SUKABUMI – Rapat Lembaga Kerja Sama (LKS) Tripartit yang diselenggarakan di Kantor Dinas Tenaga Kerja dan Transmigrasi (Disnakertrans) Kabupaten Sukabumi, Kamis (7/11), terkait pembahasan pengupahan di tahun 2025, mendapat protes keras dari Serikat Pekerja Tekstil Sandang dan Kulit – Serikat Pekerja Seluruh Indonesia (SP TSK SPSI) Kabupaten Sukabumi.
Protes ini disebabkan oleh ketidakhadiran pihak pemerintah dalam rapat tersebut, yang menurut mereka menunjukkan kurangnya komitmen pemerintah terhadap kesejahteraan buruh.
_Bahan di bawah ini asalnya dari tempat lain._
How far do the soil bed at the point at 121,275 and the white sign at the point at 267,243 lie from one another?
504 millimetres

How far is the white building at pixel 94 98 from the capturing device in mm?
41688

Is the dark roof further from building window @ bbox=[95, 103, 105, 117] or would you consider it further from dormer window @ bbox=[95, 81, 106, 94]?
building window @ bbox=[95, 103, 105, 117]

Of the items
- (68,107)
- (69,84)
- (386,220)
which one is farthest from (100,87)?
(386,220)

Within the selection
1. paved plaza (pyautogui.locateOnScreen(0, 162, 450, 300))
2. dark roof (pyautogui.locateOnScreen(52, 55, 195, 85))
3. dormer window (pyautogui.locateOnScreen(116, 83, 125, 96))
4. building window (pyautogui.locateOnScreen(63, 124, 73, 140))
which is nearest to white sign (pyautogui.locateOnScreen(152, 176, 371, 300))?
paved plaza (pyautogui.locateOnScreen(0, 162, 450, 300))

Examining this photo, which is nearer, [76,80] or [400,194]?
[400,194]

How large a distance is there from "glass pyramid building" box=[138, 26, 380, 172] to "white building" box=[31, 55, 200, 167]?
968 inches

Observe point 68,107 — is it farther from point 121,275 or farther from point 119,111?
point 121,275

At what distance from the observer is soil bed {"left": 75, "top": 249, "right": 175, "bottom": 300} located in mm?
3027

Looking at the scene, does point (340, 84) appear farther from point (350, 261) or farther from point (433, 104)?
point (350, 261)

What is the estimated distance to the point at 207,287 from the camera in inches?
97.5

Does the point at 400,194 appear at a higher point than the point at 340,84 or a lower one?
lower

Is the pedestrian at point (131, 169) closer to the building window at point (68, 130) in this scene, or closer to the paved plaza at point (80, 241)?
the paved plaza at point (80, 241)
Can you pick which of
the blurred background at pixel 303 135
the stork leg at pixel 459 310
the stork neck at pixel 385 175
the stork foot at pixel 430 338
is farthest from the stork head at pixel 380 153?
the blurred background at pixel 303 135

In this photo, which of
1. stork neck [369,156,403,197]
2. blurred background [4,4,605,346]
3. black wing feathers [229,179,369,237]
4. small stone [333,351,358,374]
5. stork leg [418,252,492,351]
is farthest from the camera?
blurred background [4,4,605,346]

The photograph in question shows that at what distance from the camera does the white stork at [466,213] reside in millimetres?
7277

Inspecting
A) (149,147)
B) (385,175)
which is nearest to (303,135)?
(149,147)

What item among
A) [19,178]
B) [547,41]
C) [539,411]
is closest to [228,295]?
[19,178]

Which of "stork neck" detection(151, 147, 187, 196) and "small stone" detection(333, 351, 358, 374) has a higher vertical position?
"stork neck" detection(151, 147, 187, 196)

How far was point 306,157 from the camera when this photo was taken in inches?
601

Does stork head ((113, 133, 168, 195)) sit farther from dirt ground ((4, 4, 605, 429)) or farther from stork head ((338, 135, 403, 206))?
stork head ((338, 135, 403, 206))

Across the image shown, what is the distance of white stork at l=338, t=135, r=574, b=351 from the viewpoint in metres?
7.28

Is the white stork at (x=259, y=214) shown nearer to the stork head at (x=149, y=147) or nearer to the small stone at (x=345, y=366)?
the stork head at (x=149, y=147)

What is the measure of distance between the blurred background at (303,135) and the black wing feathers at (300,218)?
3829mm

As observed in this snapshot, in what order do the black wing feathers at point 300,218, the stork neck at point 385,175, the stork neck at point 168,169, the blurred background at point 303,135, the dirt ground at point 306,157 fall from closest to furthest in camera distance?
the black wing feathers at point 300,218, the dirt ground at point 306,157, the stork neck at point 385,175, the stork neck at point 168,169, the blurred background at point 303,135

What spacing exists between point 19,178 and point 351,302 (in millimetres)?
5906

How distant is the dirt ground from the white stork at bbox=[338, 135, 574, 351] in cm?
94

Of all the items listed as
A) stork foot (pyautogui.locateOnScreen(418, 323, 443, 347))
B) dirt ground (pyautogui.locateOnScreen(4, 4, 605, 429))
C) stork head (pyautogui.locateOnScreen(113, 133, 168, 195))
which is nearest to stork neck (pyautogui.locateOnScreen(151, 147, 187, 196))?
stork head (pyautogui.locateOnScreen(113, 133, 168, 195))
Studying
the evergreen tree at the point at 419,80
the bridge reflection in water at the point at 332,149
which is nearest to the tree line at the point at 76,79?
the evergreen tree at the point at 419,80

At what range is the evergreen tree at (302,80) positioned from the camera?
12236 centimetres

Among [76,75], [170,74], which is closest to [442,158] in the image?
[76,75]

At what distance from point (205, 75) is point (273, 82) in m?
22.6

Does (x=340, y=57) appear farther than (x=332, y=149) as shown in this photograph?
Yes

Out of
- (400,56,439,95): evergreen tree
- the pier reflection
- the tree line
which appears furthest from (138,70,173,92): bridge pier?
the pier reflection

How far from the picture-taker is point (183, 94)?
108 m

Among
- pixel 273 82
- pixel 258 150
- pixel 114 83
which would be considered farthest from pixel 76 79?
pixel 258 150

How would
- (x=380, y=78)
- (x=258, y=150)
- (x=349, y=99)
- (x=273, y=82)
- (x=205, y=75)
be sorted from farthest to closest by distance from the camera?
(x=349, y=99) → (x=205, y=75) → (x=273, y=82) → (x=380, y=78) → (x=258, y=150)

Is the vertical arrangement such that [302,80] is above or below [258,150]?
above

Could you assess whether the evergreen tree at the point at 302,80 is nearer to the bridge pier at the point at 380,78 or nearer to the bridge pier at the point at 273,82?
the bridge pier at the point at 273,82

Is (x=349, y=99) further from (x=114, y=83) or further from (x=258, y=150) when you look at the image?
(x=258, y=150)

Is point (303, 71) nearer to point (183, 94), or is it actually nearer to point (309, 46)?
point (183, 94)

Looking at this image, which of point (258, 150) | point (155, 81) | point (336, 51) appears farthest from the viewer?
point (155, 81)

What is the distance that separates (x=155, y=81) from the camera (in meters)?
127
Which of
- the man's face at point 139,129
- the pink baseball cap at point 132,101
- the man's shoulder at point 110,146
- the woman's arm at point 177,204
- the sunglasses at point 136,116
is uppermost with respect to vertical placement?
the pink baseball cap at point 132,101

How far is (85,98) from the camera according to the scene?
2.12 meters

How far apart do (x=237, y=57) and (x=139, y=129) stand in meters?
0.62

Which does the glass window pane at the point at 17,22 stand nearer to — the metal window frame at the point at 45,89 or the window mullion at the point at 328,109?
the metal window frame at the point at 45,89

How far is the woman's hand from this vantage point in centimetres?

Ketua SP TSK SPSI Kabupaten Sukabumi, Mochammad Popon kepada Radar Sukabumi mengatakan, LKS tripartit merupakan forum komunikasi, konsultasi, dan musyawarah tentang masalah ketenagakerjaan. LKS Tripartit dibentuk oleh pemerintah, organisasi pengusaha, dan serikat pekerja atau serikat buruh serta unsur akademisi yang diketuai oleh Bupati Sukabumi.
Rapat kali ini, yang seharusnya membahas agenda penetapan upah minimum kabupaten (UMK) di 2025, menurutnya menjadi tidak efektif karena tidak hadirnya Kepala Disnakertrans Kabupaten Sukabumi dan Bupati Sukabumi. Untuk itu, Popon menilai hal ini sebagai sebuah tradisi buruk di daerah Sukabumi.
“Kami sangat kecewa karena unsur pemerintah tidak hadir, padahal rapat ini sangat penting untuk pembahasan upah. Terlebih, keputusan mengenai UMK tahun depan sangat berpotensi menimbulkan konflik, terutama karena bersinggungan dengan Pilkada 2024 yang akan digelar pada 27 November mendatang,” kata Mochammad Popon kepada Radar Sukabumi pada Kamis (07/11).
Popon menambahkan, serikat pekerja berharap pemerintah daerah segera merekomendasikan UMK yang sesuai dengan keputusan Mahkamah Konstitusi (MK) yang mengharuskan norma upah kembali pada Undang-Undang Nomor 13 Tahun 2023 tentang Ketenagakerjaan, yang juga melibatkan serikat buruh dalam proses pembahasannya.